Billed as a Toy Garage Sale, the event was the culmination of months of learning, in which students reflected on their lot in the world.

Angelia Mouland, whose idea sparked the project, was first inspired last summer, when she was stuck looking for a book. That's when she came across Three Cups of Tea, the widely popular book that traces the unsuccessful attempt by author Greg Mortenson to scale a mountain in Pakistan only to be turned back and nursed to health by the people of a mountain village when he loses his way. When the author realizes the village doesn’t have a school, he vows to return and build one.

At one point, the book and non-profit Mortenson set up to build the schools had gained such popularity that it sparked a movement to build schools across remote villages in countries like Pakistan and Afghanistan where many girls don’t have access to school — even Barak Obama donated $100,000 of his Nobel Peace Prize winnings to the charity.

 “Oh my God, I need to be a part of this,” thought Mouland after finishing the book.

But when she went to the link at the end of the book, things started to unravel.

If the story seemed too good to be true, it’s because it was. Renowned journalist and climber Jon Krakauer was initially just as captivated as Mouland and reportedly donated several thousand dollars of his own money to the charity. But when cracks started to appear in the story, Krakauer found Mortenson had bent the timeline and several facts to serve his own goals. 

Mortenson’s reputation plummeted, but his foundation endured, renamed Pennies for Peace. 

“He may have screwed up,” said Mouland. “[But] I decided to still go ahead with it. Sometimes people with good intentions don’t always get it right in the beginning.”

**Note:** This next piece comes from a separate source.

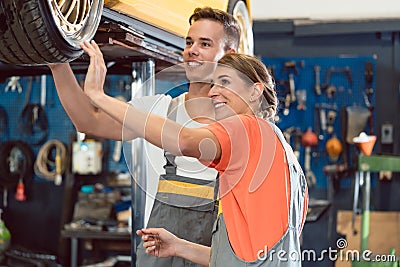 Two dedicated auto mechanics smiling while checking the wheels of a tuned car Stock Photo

Of course, her young students weren’t going to read the novel, and short of going to the Hindu Kush mountains, she grappled with how to get a seven-year-old to understand what’s at stake for kids on the other side of poverty, on the other side of the world. 

After teaching for 32 years, Mouland decided to toss the overly complex Pennies for Peace education pack and sketched out her own plan. When she presented it to several other teachers, they decided to join her.

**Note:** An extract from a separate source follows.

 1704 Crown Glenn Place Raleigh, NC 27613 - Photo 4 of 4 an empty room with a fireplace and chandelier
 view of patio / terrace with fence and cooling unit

Much of what came next came from Mouland's philosophy trusting students to discover big ideas and how they relate to the world, especially when it comes to education. 

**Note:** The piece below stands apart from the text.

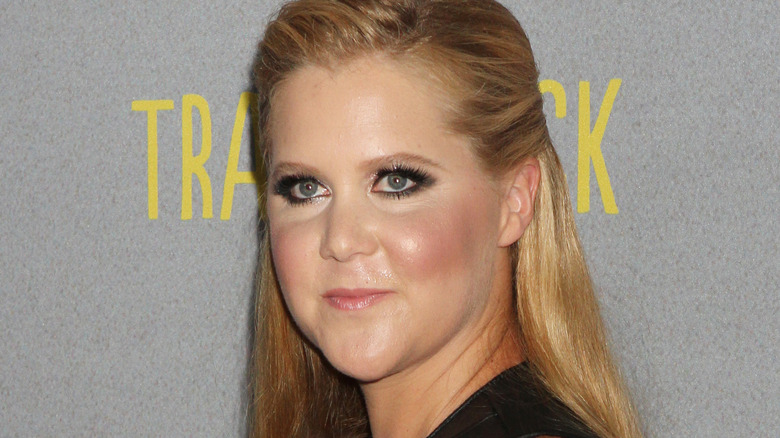 Amy Schumer at an event, looking on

“This is their life. This is their job, going to school. They know it quite well,” she said.

So over several months Mouland helped guide her students to reflect on what they had, one thing at a time. Every day the students would write about something they were grateful for on a sticky note. Their ideas would make their way to a sprawling web on the board: calendars, backpacks and pencils; doors, swings and a roof; teachers.

Then Mouland would erase them one at a time as they learned what students in the poor, high-altitude villages of central and South Asia didn’t have. By the end of the exercise they were left with “boy” and “girl.”

“Through all of this we were practicing gratitude, deep breathing, we would take in about 10 deep breaths,” said Mouland.

The students went from “If I didn’t have to go to school, I would play all day,” to “I wonder why you have to boil water first in India to drink it and not here in Canada?” 

Once she gave an opportunity for the students to understand the deprivations of other children far away, she offered them the chance to make a change.

“A lot of young people feel anxiety about all the negative things in the world they hear about, that they’re lost, that they’re a cog in the wheels,” said Mouland.

“It empowers them. They feel that they’re doing something positive for someone else. What a great way for them to feel that they can be a change in the world.”

Back at the gymnasium, students darted from table to table, first selling off their toys then seeing what they could pick up for a dollar. In the end, the students would raise nearly $400. 

But for seven-year-old Soham Sharma, the calculation was simple. 

“Not everybody can get an education. Most often, it’s only the boys that get an education. So we can help,” said Sharma.

“It’s important that girls get one too.”

It’s that kind of empathy that has Mouland already thinking ahead.

“Maybe next year we find a new cause,” she said, half talking to herself with a smile.